Most of us, unfortunately, do not have our business data truly organized. We have unstructured data sources: This is the data creation component. Typically, this is data that’s not or cannot be stored in a structured, relational database.Includes both semi-structured and unstructured data sources. Example sources include: email, social data, XML data, videos, audio files, photos, GPS, satellite images, sensor data, spreadsheets, web log data, mobile data, RFID tags and PDF docs.

Try Hadoop: The Hadoop Distributed File System (HDFS) is the data storage component of the open source Apache Hadoop project. It can store any type of data – structured, semi-structured and unstructured. It is designed to run on low-cost commodity hardware and is able to scale out quickly and cheaply across thousands of machines.

There are also big data applications: This is the data action component. These are the applications, tools and utilities that have been natively built for users to access, interact, analyze and make decisions using data in Hadoop and other non-relational storage systems. It does not include traditional BI/analytics applications or tools that have been extended to support Hadoop.
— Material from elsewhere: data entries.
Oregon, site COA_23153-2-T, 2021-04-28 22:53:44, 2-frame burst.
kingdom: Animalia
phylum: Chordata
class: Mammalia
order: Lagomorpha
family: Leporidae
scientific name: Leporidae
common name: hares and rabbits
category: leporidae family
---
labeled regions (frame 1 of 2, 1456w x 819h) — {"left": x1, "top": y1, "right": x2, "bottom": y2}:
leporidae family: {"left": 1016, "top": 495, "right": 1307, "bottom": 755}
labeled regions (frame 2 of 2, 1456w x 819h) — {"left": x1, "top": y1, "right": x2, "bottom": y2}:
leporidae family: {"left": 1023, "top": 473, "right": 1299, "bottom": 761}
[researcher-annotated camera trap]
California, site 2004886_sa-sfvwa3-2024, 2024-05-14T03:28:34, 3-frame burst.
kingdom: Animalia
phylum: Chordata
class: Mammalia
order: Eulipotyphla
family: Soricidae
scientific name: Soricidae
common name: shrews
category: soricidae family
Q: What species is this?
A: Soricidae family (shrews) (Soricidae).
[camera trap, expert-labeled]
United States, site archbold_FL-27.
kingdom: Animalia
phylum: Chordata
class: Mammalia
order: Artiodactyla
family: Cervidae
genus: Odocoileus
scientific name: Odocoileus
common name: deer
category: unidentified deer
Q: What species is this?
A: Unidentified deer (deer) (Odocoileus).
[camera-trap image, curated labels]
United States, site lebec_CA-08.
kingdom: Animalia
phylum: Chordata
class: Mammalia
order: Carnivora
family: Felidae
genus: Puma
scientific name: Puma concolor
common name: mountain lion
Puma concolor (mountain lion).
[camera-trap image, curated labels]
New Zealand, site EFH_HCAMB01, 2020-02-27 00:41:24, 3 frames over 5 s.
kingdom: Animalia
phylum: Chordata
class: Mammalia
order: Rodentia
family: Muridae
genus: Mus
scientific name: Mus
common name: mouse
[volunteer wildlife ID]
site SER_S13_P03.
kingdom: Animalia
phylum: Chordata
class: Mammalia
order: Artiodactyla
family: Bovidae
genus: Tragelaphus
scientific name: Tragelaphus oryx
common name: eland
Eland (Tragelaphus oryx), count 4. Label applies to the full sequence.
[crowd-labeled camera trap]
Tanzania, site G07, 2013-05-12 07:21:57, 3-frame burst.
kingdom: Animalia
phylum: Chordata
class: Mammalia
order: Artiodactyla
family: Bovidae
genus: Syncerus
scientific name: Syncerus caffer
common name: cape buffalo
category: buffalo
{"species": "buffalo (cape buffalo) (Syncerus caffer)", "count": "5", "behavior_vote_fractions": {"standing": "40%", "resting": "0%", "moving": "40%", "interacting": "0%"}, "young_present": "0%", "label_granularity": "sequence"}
MapReduce, is the resource management and processing component of Hadoop. MapReduce allows Hadoop developers to write optimized programs that can process large volumes of data, structured and unstructured, in parallel across clusters of machines in a reliable and fault-tolerant manner. For instance, a programmer can use MapReduce to find friends or calculate the average number of contacts in a social network application, or process web access log stats to analyze web traffic volume and patterns.

Another benefit of MapReduce is that it processes the data where it resides (in HDFS) instead of moving it around, as is sometimes the case in a traditional EDW system. It also comes with a built-in recovery system – so if one machine goes down, MapReduce knows where to go to get another copy of the data. Although MapReduce processing is lightning fast when compared to more traditional methods, its jobs must be run in batch mode. This has proven to be a limitation for organizations that need to process data more frequently and/or closer to real time. The good news is that with the release of Hadoop 2.0, the resource management functionality has been packaged separately (it’s called YARN) so that MapReduce does not get bottlenecked and can stay focused on what it does best: processing data.